Go to the line with "Furla Torebka 1927" in the records below, then output it and each following line exactly, up to and including the line with "Newbie Trucker In". Skip pictures and add nothing.

(Dataset excerpts)
◆ ◆ ◆ ◆

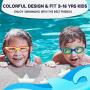 Swim Goggles, 2 Pack Anti-Fog Leak Proof Kids Swimming Goggles for Kid Toddler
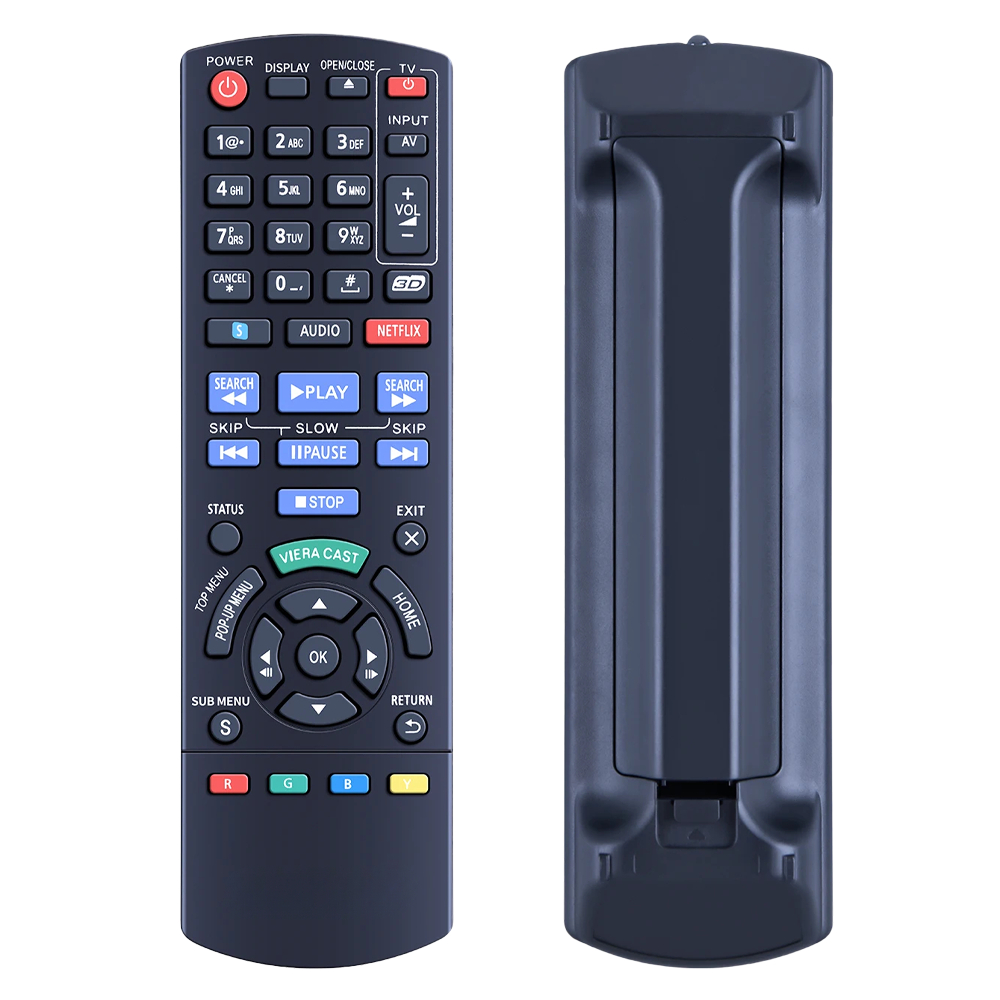 N2QAYB000574 รีโมทคอนโทรล Fit สําหรับ Panasonic Blu-Ray Disc DVD Player DMP-BDT310 DMPBDT210 DMPBDT1
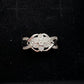 1/4 Carat Diamond Ring - Illusion Set Diamonds in Flower Shape Sz 7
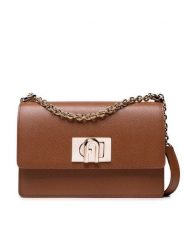 Furla Torebka 1927 BAFKACO-ARE000-03B00-1-007-20-BG-B Brązowy. Brązowe torebki wieczorowe damskie Furla, bez wzorów, ze skóry, bez dodatków. Za 1,619.00 zł.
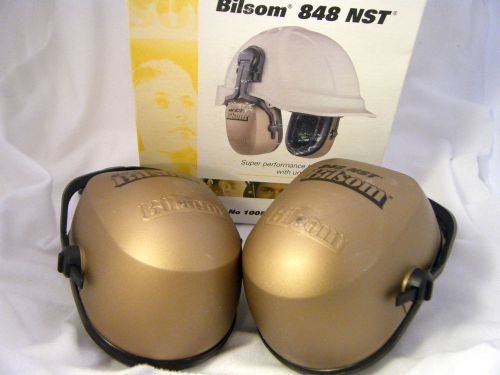 Bilsom Brand 848 NST Quality Ear Muffs Sound Protection for Safety Helmets NOS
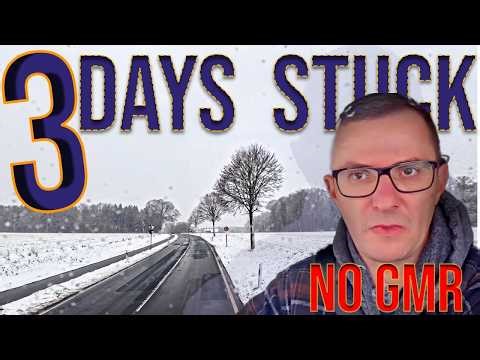 Newbie Trucker In Europe Ep. 14 – 3 Days Stuck in Calais Waiting for GMR | European HGV Life
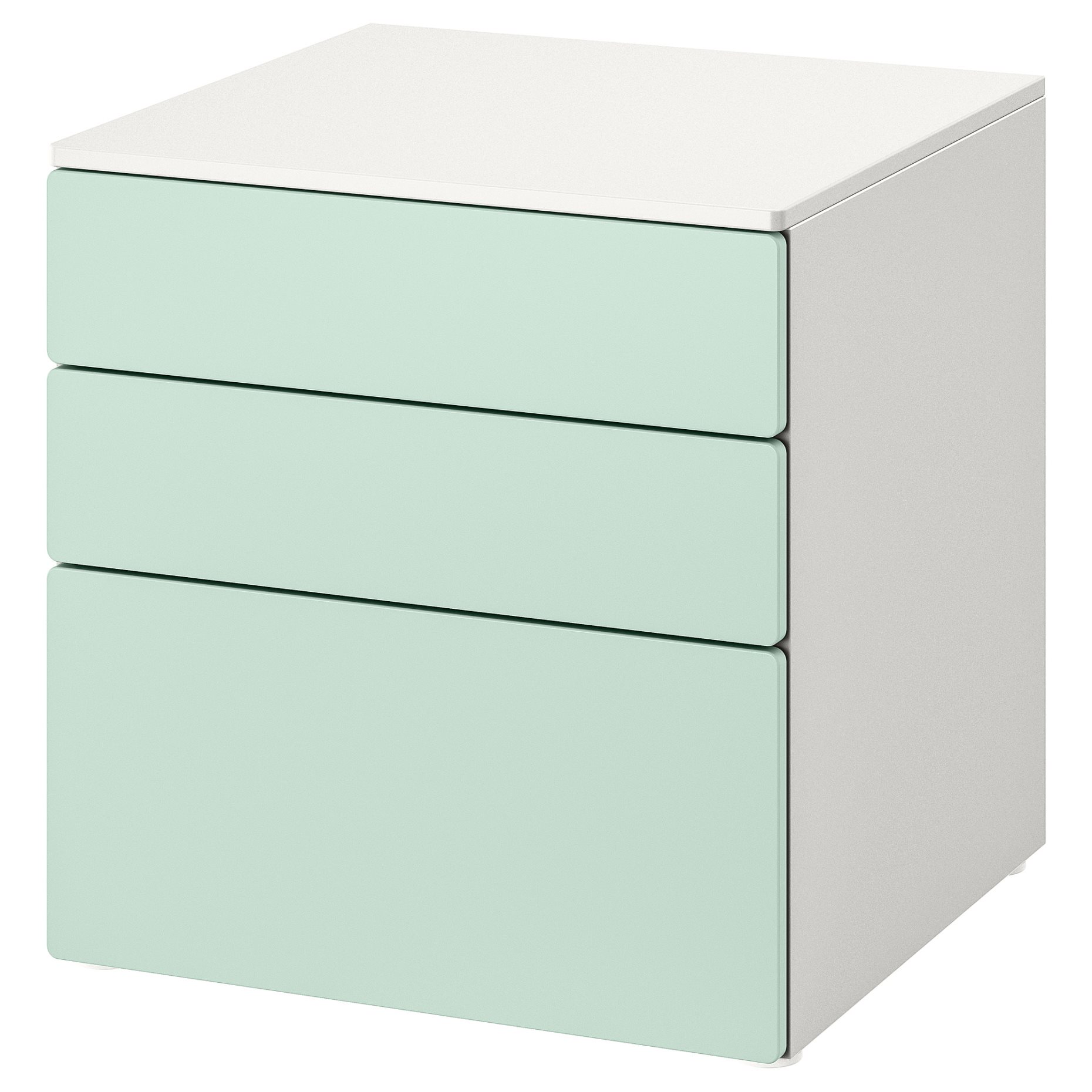 SMASTAD/PLATSA, chest of 3 drawers, 60x57x63 cm, 595.429.01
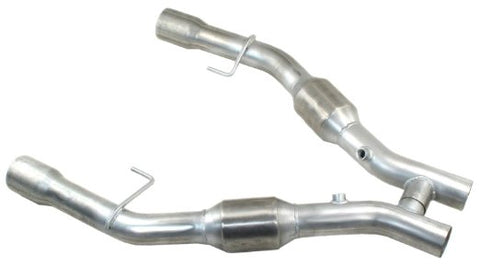 Pacesetter Performance H Pipe w/ Cats 2005-2010 Ford Mustang GT 4.6 Using Long Tube Headers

◆ ◆ ◆ ◆

* Written response *
 Furla Torebka 1927 BAFKACO-ARE000-03B00-1-007-20-BG-B Brązowy. Brązowe torebki wieczorowe damskie Furla, bez wzorów, ze skóry, bez dodatków. Za 1,619.00 zł.
 Bilsom Brand 848 NST Quality Ear Muffs Sound Protection for Safety Helmets NOS
 Newbie Trucker In Europe Ep. 14 – 3 Days Stuck in Calais Waiting for GMR | European HGV Life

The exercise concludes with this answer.